Tuesday, April 15, 2008

Tuesday, April 8, 2008

THE EVOLUTION, HISTORY AND DEFINITION OF FINE ART

It is easy to talk about painting and sculpture, or architecture, music and other forms of art; but it is not so easy to discuss fully what constitute their natures and qualities. The question "What is Art?" has been widely discussed by artists, philosophers, and art critics; but many aspects of it have merely been explained away. It is also a question for which no cut-and-dry definition has yet been offered, nor would any if offered, be adequate. Through aesthetic experiences and constant application of thought to art, writers on art have been able to offer different aspects of the answers which may serve as an adequate definition of art.
LANGUAGE OF ART
But very often the language of art employed is misunderstood, or else, taken for granted. One of the reasons for that misconception of written documents memoirs on art being of course that the eloquence of a work of art is beyond verbal interpretation. The most effective language of a work of art is its quality, which speaks for itself. Some people can react to the effect of the quality of a work of art, others cannot; but this is a matter of sensitivity and education to an appreciation of the work of the human hand.
People with good taste are apt to wonder why it is that what they admire in works of art are not easy for others to grasp. A man of good taste may like certain qualities in a work of art for certain reasons, no matter whether those qualities recall to his memory what he had experienced in life or not. He likes those qualities simply because they appeal to him.
To be able to admire certain qualities in a work of art in this way, is to begin to discover for oneself, what art really is.
ART CONNOISSEURS
But, of course, some men of taste take art objects for granted as historical and fashionable documents. Usually, a class of aristocratic or bourgeoisie art connoisseurs spring up in a society, who are themselves genuine and ardent admirers of the "beautiful." They would be classified as people who understand art. There is no question that they do, when it comes to the fact that they are the precursors of what society is to acclaim and emulate. But quite often, these art enthusiasts have no independent judgement and criticism of art based on justifiable aesthetic concepts. Art has suffered under the patronage of aristocracy which is the least criterion for assessing artistic merits and demerits. It is equally true that such patronage has promoted artistic creativity, but only materially. This is a matter of history.

**DATA SEGMENT:**
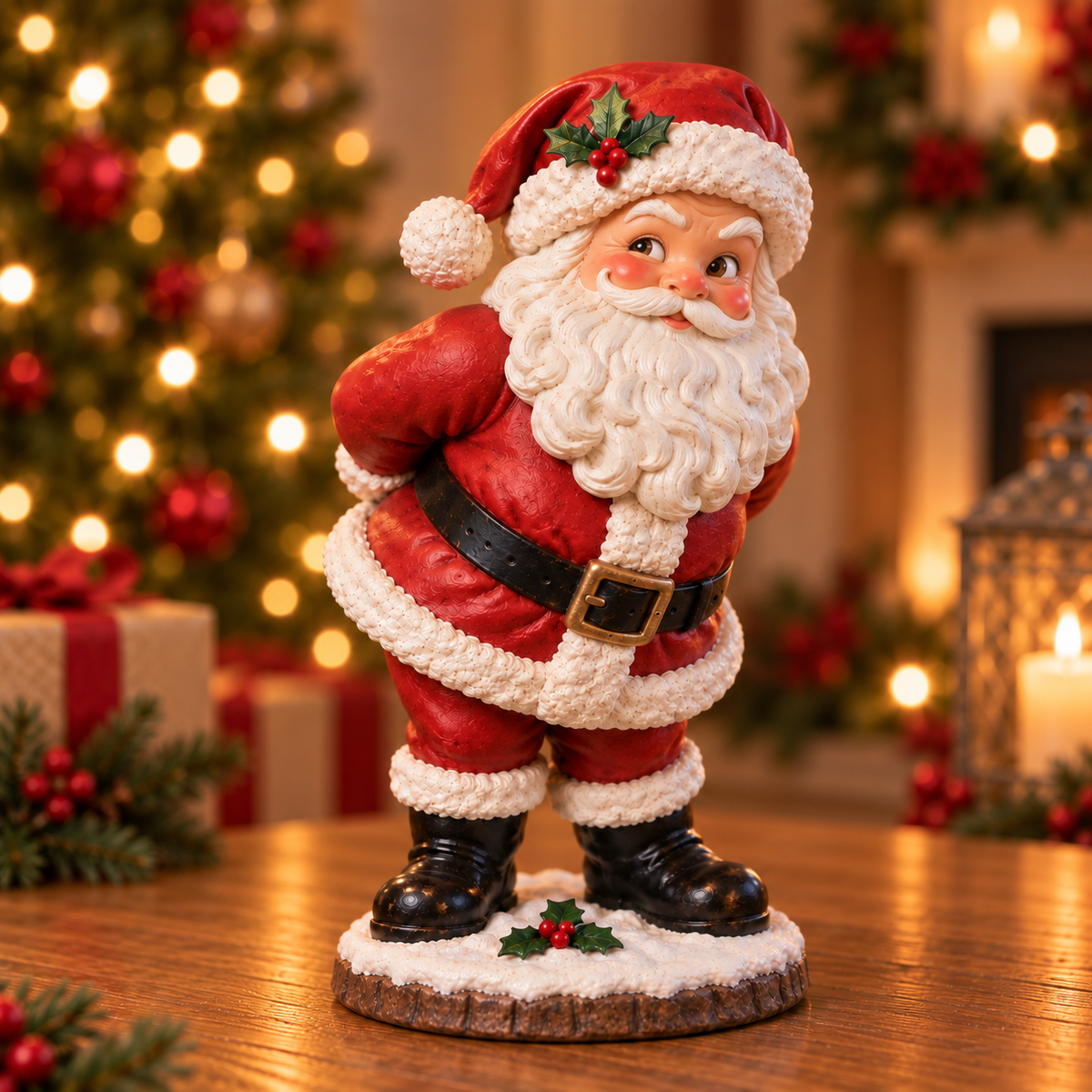 🎅Whimsical Santa Figurine Collection – Choose Your Favorite Personality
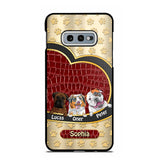 Personalized Dog Lover Phone Case Printed 22AUG-DT19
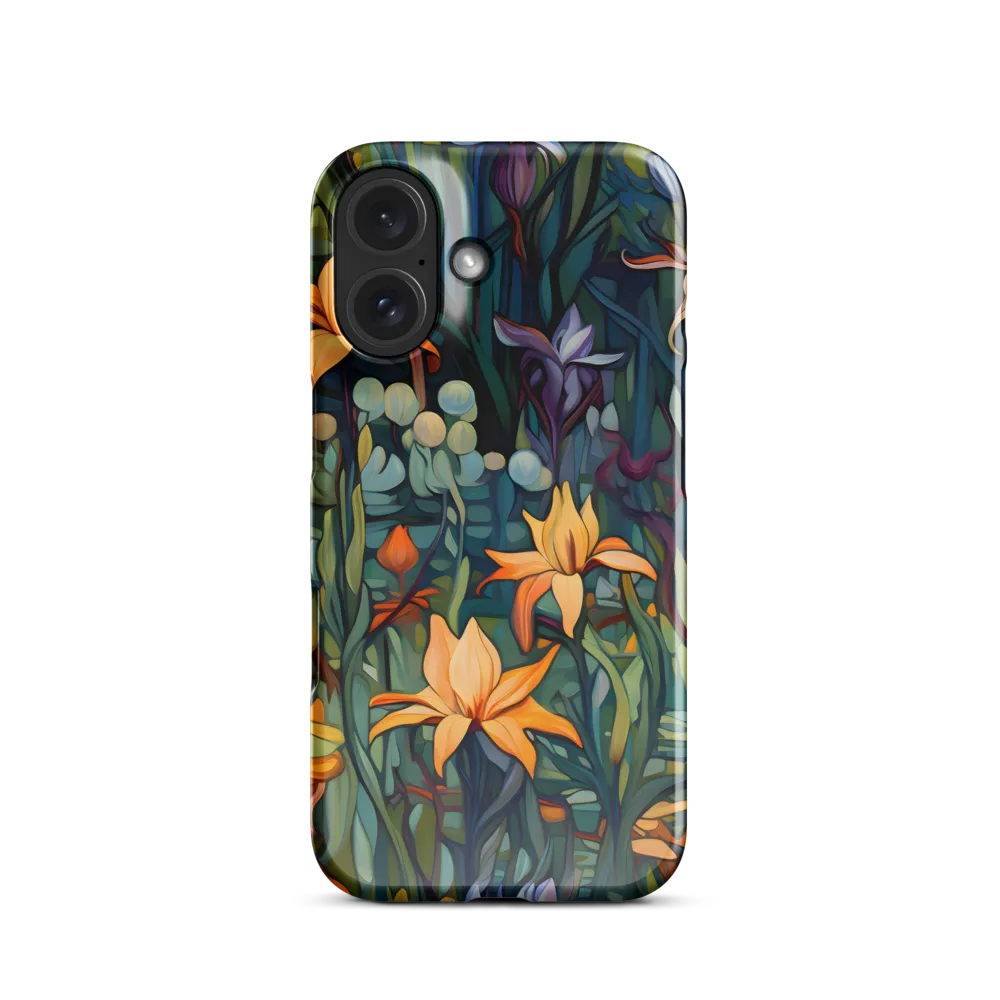 Garden of Elegance | Phone Case |  16 | Snap Case | Glossy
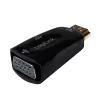 LogiLink CV0107 Kaabliadapter HDMI VGA Must (CV0107)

**TASK LIST:**
**1.** Check each statement against the essay on fine art, and answer yes or no, quoting the words of the essay that settle it. (a) A cut-and-dry definition of art has already been offered. (b) The most effective language of a work of art is its quality. (c) Aristocratic patronage has promoted artistic creativity only materially.
**2.** List every form of art that the essay on fine art names in its opening sentence.

**SOLVED PROBLEMS:**
**1.**
(a) No: "no cut-and-dry definition has yet been offered"
(b) Yes: "The most effective language of a work of art is its quality, which speaks for itself."
(c) Yes: "such patronage has promoted artistic creativity, but only materially."

**2.** painting, sculpture, architecture, music